When it came to the system’s responsibilities of deployment, distance management, and recovery I had to make a choice with each of how I would split that responsibility among the system parts. Should the logic for deployment be a distributed protocol among the nodes? What about healing and distance management, is that something nodes should defer to the base station? In the case of deployment, the choice of centralizing the logic to the base station was an easy one.

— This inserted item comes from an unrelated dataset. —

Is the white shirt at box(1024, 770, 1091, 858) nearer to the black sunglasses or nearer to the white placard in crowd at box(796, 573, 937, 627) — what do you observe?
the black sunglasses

The process I chose to handle deployment is quite simple.
- Start-up process
- On the Node:
- After initialization, send broadcast announcing presence on one second interval
- On the Base Station:
- After initialization, listen for broadcasts from new nodes
- When a broadcast is heard, add node to internal list
- After a specified start-up interval begin deploying nodes
- On the Node:
- Initial deployment:
- Base Station:
- Send message to first node assigning rear neighbor address as base station’s address
- Send deployment message (node stops broadcasting)
- Base Station:
- Continuous deployment:
- Base Station:
- On an interval, check measured RSS to most recently deployed(nearest) node
- If RSS drops below a set threshold (determined from testing/calculations), deploy next node:
- Send message to recently deployed node assigning rear address as next node to be deployed
- Send message to newly deployed node assigning front address as recently deployed node, and rear address as base station
- Send ‘deploy’ message to newly deployed node
- Base Station:
Of course, each assignment and deployment message is checked for an acknowledgement from the destination; if there is no acknowledgement the process bails. Further steps would be to add additional error checking on this process.

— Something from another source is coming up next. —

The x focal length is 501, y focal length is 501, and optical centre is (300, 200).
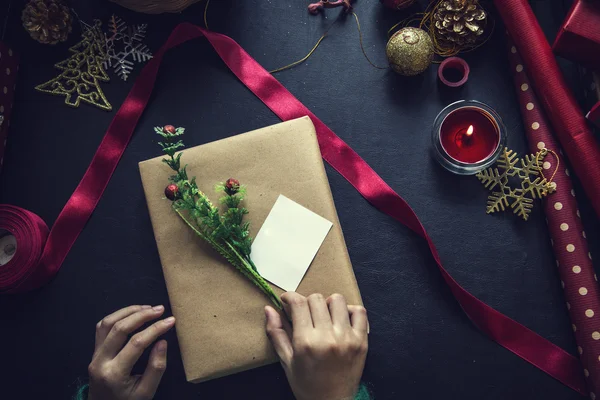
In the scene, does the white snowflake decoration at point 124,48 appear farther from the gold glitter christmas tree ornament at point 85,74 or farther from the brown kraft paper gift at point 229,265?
the brown kraft paper gift at point 229,265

That sums up the deployment process, which is the simplest of the three system tasks. Now let’s go over the distance maintenance algorithm.

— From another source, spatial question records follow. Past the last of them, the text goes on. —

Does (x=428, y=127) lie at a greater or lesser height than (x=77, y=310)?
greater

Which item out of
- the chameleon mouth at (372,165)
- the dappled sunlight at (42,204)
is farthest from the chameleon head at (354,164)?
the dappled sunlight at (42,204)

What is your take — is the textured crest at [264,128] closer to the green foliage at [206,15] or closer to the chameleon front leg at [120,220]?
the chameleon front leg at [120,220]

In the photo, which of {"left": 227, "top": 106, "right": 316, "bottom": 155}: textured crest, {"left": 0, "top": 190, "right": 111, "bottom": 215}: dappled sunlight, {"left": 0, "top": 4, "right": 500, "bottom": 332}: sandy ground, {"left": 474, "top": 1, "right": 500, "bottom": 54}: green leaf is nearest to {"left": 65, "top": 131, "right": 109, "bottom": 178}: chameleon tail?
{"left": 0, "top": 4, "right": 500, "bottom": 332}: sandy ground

I chose to make the distance maintenance algorithm a distributed one. The phrase ‘distributed algorithm’ tends to invoke thoughts of complexity. Implementing a distributed algorithm may require additional code to handle concurrency, error correction, message passing, etc. however in the case of my system, distributed means that I could avoid that complexity as well as increase the speed of response.
My final method was actually rather simple and relied on emergent behavior.
- Distance Maintenance Process:
- Continually move forward
- If RSS to rear is too low, slow down
- If RSS to rear is exceptionally low, stop
- If RSS to front is too high, stop
Thus the steps to implement are considerably simple. By making each nodes take these actions, the result is the tether acting as sort of a ‘spring.’ If a node moves forward, it effectively ‘pushes’ the node in front of it forwards as well. Each node will ‘pull’ the node to the front back towards it if it goes to far. If you’ve ever read up on Boids, you’ll find this similar. I wasn’t directly inspired by the work on Boids, but I suppose you could say I was indirectly inspired because I had heard of similar things in a TED talk (which I cannot remember the name of).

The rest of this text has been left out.